En la costa del río Peladero vivía el mayoral de un latifundista, David de nombre, el que cooperó mucho con nosotros; David nos mató una vaca y hubo que salir a buscarla. El animal fue muerto en la costa y partido en pedazos; había que trasladar la carne de noche, mandé el primer grupo con Israel Pardo delante, y luego un segundo dirigido por Banderas. Banderas era bastante indisciplinado y no cumplió su cometido, pesando sobre la otra gente la carga total del animal sacrificado y tardando toda la noche en poder movilizarlo. Ya se estaba formando una pequeña tropa que quedaba a mi mando, ya que Almeida estaba herido; conciente de mi responsabilidad, le notifiqué a Banderas que él dejaba de ser combatiente y se convertía simplemente en un simpatizante, salvo que modificara su actitud. Realmente lo hizo; nunca fue un modelo de combatiente en cuanto a disciplina, pero era uno de esos casos de hombre emprendedor y de mente abierta, simple e ingenuo, que abrió sus ojos a la realidad mediante el choque de la Revolución; estaba labrando su pequeña parcela quitada al monte y tenia una verdadera pasión por los árboles y la agricultura, vivía en una vara en tierra con dos puerquitos que tenían cada uno su nombre y un perrito. Me mostró un dia el retrato de sus dos hijos que vivían con la mujer, de la que él se había separado, en Santiago, explicándome que algún dia, cuando la Revolución triunfara, podría ir a algún lugar donde pudiera trabajar bien, no en ese pedazo inhóspito de tierra, colgado casi en la cumbre.
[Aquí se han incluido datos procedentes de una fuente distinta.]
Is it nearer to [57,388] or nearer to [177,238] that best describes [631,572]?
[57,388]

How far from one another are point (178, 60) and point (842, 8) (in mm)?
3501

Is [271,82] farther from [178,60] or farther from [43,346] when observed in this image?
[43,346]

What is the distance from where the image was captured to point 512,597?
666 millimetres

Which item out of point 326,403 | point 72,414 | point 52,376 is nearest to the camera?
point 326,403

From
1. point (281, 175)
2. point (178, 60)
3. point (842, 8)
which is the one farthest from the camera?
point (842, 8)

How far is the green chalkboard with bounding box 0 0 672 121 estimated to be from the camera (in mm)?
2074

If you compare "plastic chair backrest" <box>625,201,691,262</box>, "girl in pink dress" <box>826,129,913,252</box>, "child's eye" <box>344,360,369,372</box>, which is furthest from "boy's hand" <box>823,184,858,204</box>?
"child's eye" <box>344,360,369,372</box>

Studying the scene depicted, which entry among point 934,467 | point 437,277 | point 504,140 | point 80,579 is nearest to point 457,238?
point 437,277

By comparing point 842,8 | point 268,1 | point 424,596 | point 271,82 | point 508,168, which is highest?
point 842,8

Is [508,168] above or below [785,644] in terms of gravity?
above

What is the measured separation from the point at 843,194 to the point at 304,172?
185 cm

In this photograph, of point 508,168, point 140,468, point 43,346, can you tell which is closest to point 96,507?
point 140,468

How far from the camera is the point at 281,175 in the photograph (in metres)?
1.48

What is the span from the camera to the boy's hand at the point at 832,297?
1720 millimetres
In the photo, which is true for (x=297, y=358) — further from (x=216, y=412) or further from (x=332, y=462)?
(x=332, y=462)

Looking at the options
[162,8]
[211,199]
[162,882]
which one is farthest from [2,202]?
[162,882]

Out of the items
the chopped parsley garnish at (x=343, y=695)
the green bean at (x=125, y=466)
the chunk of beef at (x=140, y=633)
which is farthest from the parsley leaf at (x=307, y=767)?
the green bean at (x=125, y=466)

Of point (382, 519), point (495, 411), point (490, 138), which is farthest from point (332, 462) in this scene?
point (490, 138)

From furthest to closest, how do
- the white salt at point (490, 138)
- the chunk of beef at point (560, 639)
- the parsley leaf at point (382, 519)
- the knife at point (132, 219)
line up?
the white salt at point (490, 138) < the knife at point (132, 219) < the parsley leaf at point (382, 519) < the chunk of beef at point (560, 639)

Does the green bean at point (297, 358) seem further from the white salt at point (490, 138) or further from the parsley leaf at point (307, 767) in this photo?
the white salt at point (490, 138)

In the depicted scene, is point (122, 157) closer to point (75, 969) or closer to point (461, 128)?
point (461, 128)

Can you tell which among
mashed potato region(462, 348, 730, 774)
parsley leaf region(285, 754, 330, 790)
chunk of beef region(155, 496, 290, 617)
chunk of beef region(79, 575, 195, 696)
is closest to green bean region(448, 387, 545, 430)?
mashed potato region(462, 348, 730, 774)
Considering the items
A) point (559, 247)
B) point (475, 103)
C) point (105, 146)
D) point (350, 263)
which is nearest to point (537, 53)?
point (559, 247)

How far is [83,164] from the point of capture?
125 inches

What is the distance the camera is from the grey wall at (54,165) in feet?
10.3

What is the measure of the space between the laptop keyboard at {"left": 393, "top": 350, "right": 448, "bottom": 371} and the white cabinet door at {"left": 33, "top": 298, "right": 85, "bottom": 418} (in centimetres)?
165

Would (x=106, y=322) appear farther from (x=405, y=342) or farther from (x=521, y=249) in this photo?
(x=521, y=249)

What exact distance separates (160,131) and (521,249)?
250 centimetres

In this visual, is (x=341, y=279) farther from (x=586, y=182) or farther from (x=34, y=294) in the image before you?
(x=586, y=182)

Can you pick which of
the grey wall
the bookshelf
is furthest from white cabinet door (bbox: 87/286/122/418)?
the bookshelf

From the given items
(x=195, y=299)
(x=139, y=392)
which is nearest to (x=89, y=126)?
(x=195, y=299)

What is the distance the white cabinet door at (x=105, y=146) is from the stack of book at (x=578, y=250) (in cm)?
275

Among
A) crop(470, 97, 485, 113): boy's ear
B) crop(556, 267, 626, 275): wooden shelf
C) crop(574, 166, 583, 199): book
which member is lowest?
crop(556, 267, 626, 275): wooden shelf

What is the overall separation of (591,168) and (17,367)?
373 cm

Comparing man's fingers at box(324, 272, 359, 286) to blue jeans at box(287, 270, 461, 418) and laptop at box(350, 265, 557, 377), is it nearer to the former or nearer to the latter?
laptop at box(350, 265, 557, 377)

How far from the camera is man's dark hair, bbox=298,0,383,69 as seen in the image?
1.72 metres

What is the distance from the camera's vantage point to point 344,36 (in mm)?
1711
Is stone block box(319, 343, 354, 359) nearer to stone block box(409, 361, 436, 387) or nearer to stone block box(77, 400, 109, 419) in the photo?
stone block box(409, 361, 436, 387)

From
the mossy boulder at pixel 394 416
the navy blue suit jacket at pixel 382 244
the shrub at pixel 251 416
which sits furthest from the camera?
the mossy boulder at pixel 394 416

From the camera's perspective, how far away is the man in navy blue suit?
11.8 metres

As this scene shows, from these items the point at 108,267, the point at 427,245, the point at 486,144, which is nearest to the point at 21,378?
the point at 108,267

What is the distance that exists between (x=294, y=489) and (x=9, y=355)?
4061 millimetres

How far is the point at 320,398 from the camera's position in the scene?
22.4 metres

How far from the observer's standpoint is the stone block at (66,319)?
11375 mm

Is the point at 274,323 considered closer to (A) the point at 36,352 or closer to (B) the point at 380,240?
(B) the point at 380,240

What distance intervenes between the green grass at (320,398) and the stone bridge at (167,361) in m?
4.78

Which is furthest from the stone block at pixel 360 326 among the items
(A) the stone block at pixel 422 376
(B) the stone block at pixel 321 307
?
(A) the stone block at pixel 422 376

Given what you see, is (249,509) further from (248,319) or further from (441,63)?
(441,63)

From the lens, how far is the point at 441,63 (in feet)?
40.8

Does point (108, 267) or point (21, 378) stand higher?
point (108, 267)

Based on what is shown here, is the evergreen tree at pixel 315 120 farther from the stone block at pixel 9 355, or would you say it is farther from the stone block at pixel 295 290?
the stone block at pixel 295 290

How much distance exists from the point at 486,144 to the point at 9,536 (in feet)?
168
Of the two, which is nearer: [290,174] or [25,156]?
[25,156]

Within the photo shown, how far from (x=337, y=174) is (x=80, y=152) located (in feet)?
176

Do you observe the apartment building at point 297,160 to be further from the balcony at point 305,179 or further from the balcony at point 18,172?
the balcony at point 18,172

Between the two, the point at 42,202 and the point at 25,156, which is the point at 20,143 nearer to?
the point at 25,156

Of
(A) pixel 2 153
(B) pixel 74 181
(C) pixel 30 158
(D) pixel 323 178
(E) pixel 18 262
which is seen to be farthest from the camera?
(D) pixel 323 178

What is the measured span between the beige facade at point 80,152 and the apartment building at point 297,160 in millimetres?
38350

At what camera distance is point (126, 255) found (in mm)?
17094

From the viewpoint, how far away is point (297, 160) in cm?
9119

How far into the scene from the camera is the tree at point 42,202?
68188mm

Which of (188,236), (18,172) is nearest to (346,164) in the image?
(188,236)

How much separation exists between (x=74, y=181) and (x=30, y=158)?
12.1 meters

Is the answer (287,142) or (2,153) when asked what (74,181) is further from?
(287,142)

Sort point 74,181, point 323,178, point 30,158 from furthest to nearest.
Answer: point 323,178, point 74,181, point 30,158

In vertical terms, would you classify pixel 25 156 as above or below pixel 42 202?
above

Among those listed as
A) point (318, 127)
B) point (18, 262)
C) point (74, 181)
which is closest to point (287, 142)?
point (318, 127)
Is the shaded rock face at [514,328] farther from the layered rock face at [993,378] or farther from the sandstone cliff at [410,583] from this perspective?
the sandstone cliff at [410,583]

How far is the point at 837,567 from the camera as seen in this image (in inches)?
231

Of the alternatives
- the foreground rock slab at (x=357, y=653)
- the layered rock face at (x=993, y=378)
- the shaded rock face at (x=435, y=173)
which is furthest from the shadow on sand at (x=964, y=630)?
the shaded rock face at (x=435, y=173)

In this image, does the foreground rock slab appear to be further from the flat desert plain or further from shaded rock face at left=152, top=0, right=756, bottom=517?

Le hablé de las cooperativas y él no entendía bien. Quería trabajar la tierra por su cuenta, con su propio esfuerzo, sin embargo, poco a poco lo iba convenciendo de que era mejor trabajarla entre todos, de que las máquinas podían aumentar su propio trabajo. Banderas hu biera sido hoy, indiscutiblemente, un luchador de vanguardia en el campo de la producción agrícola; allí en la Sierra mejoró sus conocimientos de lectura y escritura y se preparaba para el porvenir. Era un campesino despierto que sabía del valor de contribuir con su propio esfuerzo a escribir un pedazo de historia.
Tuve en esos días una larga conversación con el mayoral David que me pidió una lista de todas las cosas importantes necesarias para nosotros, pues se iba a dirigir a Santiago y las buscaría allí; era un típico mayoral, fiel al amo, despreciativo con los campesinos, racista. Sin embargo, el ejército lo tomó preso al enterarse de nuestros contactos y lo torturó bárbaramente; su primera preocupación después de aparecer, pues nosotros lo creíamos muerto, fue el explicar que no había hablado. No sé si David está hoy en Cuba o si siguió a sus viejos patronos ya confiscados por la Revolución, pero fue un hombre que sintió en aquellos momentos la necesidad de un cambio, aunque no imaginaba que debía alcanzarlo también a él y a su mundo y entendió que ese cambio era perentorio hacerlo. De muchos esfuerzos sinceros de hombres simples está hecho el edificio revolucionario, nuestra misión es desarrollar lo bueno, lo noble de cada uno y convertir a todo hombre en un revolucionario, de Davides, que no entienden bien y Banderas que murieron sin ver la aurora; de sacrificios ciegos y de sacrificios no retribuidos, también se hizo la Revolución. Los que hoy vemos sus realizaciones tenemos la obligación de pensar en los que quedaron en el camino y trabajar para que en el futuro sean menos los rezagados.